▶ [Exercise requirements]:
Put the records that start with the line containing "1283 Laurel Ln, Angleton, TX" and end with the line containing "2,285/Mo, 2861 Taylor", both included, into a Markdown table with the columns Number and Record, skipping any blank lines.

(Exercise material begins)

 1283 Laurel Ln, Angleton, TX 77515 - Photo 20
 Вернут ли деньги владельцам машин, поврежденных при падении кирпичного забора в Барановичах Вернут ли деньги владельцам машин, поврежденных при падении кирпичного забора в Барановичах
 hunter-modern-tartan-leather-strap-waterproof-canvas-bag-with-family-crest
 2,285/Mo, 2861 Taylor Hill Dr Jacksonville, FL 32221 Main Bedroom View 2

(Exercise material ends)
(Exercise material begins)

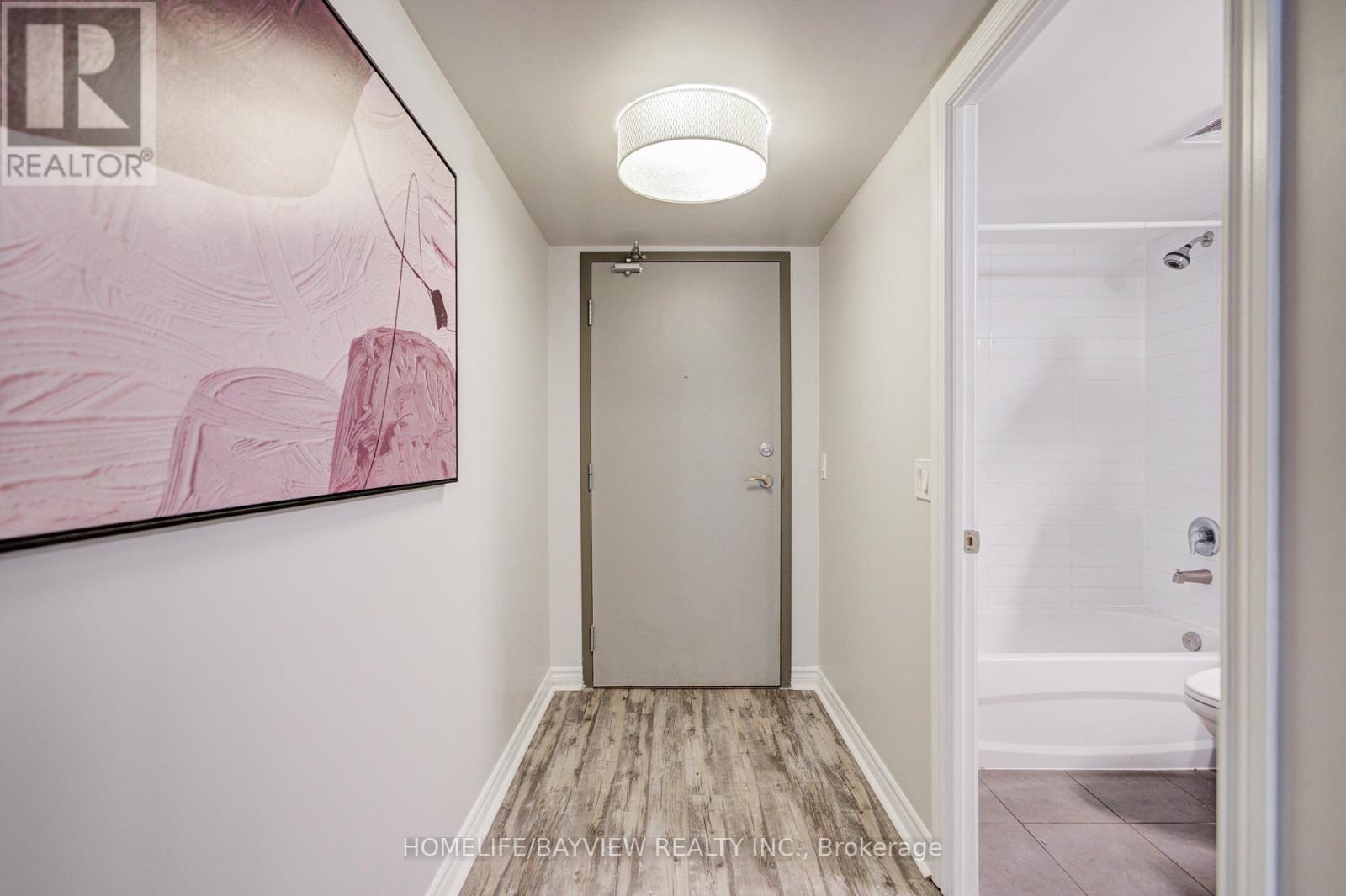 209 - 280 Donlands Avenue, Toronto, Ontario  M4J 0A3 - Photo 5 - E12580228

(Exercise material ends)

▶ [Answer for the task]:
| Number | Record |
|---|---|
| 1 |  1283 Laurel Ln, Angleton, TX 77515 - Photo 20 |
| 2 |  Вернут ли деньги владельцам машин, поврежденных при падении кирпичного забора в Барановичах Вернут ли деньги владельцам машин, поврежденных при падении кирпичного забора в Барановичах |
| 3 |  hunter-modern-tartan-leather-strap-waterproof-canvas-bag-with-family-crest |
| 4 |  2,285/Mo, 2861 Taylor Hill Dr Jacksonville, FL 32221 Main Bedroom View 2 |